== Records to use ==
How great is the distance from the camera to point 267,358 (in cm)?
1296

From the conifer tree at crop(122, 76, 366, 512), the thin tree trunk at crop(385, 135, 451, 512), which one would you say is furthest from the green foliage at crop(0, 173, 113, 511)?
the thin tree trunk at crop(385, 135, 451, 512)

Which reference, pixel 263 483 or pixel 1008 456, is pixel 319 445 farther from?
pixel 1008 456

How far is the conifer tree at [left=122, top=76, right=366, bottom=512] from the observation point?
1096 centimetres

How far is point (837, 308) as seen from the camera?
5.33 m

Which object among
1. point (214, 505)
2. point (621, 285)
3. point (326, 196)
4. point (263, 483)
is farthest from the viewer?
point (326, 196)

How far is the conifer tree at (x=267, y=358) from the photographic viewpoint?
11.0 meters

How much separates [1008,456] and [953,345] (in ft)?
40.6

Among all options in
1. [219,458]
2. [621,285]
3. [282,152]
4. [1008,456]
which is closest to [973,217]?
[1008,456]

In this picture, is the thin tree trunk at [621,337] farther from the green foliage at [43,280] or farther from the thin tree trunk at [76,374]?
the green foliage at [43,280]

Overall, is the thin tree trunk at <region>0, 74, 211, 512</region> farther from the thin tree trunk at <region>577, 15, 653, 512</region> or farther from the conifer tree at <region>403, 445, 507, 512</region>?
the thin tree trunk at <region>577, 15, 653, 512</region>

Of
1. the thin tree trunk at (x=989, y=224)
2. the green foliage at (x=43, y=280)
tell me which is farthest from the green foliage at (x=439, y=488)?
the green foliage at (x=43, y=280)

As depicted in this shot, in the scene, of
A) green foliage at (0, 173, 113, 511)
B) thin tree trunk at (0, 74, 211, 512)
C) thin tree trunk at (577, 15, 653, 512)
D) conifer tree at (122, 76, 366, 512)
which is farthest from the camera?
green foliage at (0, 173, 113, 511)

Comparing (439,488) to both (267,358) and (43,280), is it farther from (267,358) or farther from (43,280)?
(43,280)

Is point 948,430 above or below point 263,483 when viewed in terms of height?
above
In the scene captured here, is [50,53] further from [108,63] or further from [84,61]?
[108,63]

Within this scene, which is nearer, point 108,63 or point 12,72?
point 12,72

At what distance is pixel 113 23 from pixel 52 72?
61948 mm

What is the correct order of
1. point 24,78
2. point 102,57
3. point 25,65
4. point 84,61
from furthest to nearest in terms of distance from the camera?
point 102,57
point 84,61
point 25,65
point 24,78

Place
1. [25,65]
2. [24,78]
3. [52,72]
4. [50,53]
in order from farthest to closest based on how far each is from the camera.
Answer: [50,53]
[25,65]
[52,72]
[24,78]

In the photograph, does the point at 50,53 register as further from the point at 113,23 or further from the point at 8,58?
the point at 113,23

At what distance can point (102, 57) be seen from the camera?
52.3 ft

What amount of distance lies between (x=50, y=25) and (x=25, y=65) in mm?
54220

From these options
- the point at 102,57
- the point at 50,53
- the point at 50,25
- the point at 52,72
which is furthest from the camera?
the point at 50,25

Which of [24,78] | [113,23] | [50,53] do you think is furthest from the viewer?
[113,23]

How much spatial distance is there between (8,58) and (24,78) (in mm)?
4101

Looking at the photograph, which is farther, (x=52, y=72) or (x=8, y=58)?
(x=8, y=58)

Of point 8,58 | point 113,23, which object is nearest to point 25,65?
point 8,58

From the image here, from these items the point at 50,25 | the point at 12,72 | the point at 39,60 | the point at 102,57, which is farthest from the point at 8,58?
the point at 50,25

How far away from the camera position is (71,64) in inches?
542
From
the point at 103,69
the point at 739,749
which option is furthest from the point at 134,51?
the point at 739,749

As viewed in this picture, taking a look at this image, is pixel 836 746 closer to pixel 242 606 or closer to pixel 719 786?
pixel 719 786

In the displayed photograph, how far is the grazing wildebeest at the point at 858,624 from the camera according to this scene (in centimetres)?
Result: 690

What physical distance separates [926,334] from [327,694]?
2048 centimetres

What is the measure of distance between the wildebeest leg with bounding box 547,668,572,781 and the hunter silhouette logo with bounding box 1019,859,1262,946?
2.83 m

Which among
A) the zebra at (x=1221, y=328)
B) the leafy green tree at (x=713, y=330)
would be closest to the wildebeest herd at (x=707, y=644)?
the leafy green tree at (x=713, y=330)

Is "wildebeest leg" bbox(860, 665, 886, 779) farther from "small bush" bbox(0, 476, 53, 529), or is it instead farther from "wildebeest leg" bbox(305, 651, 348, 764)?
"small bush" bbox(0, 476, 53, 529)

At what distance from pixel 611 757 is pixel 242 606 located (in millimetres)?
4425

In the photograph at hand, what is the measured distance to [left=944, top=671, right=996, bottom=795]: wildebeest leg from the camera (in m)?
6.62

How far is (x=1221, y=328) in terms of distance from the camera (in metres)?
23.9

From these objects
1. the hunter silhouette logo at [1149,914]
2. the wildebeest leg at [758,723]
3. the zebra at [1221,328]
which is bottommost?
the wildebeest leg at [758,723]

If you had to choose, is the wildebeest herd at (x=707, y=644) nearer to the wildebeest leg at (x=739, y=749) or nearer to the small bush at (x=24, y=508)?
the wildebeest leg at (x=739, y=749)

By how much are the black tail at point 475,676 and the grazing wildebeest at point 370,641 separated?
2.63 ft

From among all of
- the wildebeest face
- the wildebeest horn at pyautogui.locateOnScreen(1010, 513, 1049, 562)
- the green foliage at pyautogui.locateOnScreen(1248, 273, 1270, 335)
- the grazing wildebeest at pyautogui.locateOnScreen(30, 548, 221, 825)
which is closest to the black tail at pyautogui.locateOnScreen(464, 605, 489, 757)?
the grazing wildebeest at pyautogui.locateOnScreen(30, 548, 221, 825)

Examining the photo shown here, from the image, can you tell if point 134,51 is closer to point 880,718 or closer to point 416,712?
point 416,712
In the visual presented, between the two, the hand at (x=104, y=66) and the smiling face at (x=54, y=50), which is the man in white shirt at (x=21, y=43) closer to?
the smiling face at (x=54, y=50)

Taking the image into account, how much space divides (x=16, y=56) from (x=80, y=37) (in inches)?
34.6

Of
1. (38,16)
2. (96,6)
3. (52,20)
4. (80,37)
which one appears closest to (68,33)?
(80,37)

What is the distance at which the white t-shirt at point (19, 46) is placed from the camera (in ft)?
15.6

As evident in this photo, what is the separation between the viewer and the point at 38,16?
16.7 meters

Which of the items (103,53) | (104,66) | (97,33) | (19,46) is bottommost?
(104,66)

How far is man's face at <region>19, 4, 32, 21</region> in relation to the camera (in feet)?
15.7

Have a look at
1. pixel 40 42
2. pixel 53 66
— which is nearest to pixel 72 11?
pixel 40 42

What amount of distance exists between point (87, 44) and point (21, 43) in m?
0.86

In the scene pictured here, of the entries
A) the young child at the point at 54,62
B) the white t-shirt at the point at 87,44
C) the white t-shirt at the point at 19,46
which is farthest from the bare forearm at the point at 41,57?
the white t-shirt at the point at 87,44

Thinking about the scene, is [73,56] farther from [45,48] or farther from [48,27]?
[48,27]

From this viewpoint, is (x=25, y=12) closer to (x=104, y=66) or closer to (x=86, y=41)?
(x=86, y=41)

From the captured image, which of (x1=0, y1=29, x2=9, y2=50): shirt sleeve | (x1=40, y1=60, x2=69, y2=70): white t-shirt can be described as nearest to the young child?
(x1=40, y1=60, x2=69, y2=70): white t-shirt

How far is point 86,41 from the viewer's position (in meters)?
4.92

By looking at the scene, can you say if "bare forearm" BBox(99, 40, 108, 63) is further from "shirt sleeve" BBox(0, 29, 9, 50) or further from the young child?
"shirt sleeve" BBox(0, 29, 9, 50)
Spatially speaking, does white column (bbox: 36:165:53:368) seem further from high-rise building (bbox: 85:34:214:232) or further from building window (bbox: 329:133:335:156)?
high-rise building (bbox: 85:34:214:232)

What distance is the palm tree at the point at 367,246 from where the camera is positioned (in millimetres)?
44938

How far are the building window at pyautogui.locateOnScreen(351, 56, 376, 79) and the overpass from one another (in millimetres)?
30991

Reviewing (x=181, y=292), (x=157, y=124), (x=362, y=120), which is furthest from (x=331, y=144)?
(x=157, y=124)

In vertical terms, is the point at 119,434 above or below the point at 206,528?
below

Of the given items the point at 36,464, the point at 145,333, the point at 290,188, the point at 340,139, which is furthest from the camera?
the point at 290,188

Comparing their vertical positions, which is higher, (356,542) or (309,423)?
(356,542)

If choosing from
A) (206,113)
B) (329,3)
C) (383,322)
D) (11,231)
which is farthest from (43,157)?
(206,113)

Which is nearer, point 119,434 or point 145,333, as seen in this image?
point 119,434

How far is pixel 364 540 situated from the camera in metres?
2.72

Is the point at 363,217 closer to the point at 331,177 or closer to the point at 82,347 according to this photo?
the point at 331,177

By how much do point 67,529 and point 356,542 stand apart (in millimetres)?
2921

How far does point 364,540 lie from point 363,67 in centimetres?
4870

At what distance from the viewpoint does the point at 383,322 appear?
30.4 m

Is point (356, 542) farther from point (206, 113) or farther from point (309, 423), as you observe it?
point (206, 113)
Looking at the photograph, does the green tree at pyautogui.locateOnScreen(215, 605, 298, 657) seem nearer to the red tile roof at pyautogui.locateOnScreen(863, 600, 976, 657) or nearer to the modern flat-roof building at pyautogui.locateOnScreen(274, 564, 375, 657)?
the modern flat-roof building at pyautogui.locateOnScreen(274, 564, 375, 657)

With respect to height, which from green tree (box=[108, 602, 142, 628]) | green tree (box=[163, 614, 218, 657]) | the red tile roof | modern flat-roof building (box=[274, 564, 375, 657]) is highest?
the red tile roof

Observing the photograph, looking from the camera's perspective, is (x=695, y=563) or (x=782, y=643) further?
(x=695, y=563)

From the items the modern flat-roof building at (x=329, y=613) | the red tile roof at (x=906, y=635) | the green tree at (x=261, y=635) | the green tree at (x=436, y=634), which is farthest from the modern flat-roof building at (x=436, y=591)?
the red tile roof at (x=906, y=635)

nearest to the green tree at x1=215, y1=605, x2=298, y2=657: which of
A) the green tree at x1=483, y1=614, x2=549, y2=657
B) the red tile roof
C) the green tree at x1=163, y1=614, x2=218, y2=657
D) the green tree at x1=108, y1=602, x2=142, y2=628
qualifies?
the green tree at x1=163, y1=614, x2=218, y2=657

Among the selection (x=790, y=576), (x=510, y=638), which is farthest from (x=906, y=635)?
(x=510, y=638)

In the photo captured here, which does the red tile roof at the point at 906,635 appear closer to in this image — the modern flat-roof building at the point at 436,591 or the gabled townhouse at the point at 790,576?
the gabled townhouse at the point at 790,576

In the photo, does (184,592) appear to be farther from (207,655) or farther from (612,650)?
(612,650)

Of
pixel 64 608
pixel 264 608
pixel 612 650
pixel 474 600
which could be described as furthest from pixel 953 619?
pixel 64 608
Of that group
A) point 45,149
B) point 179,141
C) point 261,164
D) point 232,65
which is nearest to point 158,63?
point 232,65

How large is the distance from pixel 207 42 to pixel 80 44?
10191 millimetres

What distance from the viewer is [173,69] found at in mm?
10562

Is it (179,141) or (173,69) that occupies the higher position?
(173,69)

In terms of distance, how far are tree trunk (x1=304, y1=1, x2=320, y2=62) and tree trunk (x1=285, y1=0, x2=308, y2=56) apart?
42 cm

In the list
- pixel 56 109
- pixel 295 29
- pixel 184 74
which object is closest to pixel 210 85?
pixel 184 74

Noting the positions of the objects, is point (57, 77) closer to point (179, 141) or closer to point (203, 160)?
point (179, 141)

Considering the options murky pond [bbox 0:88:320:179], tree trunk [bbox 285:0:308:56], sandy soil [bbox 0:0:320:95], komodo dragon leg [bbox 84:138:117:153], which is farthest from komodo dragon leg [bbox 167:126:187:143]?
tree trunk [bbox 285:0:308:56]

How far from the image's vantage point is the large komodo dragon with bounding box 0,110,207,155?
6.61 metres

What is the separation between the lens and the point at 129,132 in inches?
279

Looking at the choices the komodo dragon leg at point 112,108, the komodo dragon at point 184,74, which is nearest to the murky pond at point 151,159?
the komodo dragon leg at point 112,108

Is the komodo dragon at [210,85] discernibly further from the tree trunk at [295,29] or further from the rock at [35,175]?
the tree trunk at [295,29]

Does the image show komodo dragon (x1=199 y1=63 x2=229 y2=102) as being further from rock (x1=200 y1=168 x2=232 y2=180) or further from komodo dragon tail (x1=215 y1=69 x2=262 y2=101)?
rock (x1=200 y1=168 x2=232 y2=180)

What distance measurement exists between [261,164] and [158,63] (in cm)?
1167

== Task description ==
From the line that contains "Of that group" down to the last line of the listing above, repeat each line exactly, and include nothing else.

== Solution ==
Of that group
A) point 45,149
B) point 179,141
C) point 261,164
D) point 232,65
which is nearest to point 158,63?
point 232,65

How large is the distance from pixel 207 42 to pixel 80 44?
10191 millimetres

What distance from the viewer is [173,69] found at in mm?
10562

Is it (179,141) or (173,69) that occupies the higher position?
(173,69)

In terms of distance, how far are tree trunk (x1=304, y1=1, x2=320, y2=62) and tree trunk (x1=285, y1=0, x2=308, y2=56) apart?
42 cm

In the list
- pixel 56 109
- pixel 295 29
- pixel 184 74
which object is closest to pixel 210 85?
pixel 184 74

Noting the positions of the objects, is point (57, 77) closer to point (179, 141) or closer to point (203, 160)?
point (179, 141)

Considering the options murky pond [bbox 0:88:320:179], tree trunk [bbox 285:0:308:56], sandy soil [bbox 0:0:320:95], komodo dragon leg [bbox 84:138:117:153], which is farthest from komodo dragon leg [bbox 167:126:187:143]?
tree trunk [bbox 285:0:308:56]

How far from the image's vantage point is the large komodo dragon with bounding box 0,110,207,155?
6.61 metres

What is the separation between the lens and the point at 129,132 in inches?
279

Looking at the choices the komodo dragon leg at point 112,108, the komodo dragon at point 184,74, which is nearest to the murky pond at point 151,159?
the komodo dragon leg at point 112,108

Is the komodo dragon at [210,85] discernibly further from the tree trunk at [295,29] or further from the rock at [35,175]?
the tree trunk at [295,29]

Does the image show komodo dragon (x1=199 y1=63 x2=229 y2=102) as being further from rock (x1=200 y1=168 x2=232 y2=180) or further from komodo dragon tail (x1=215 y1=69 x2=262 y2=101)?
rock (x1=200 y1=168 x2=232 y2=180)

What distance measurement exists between [261,164] and [158,63] (in cm)?
1167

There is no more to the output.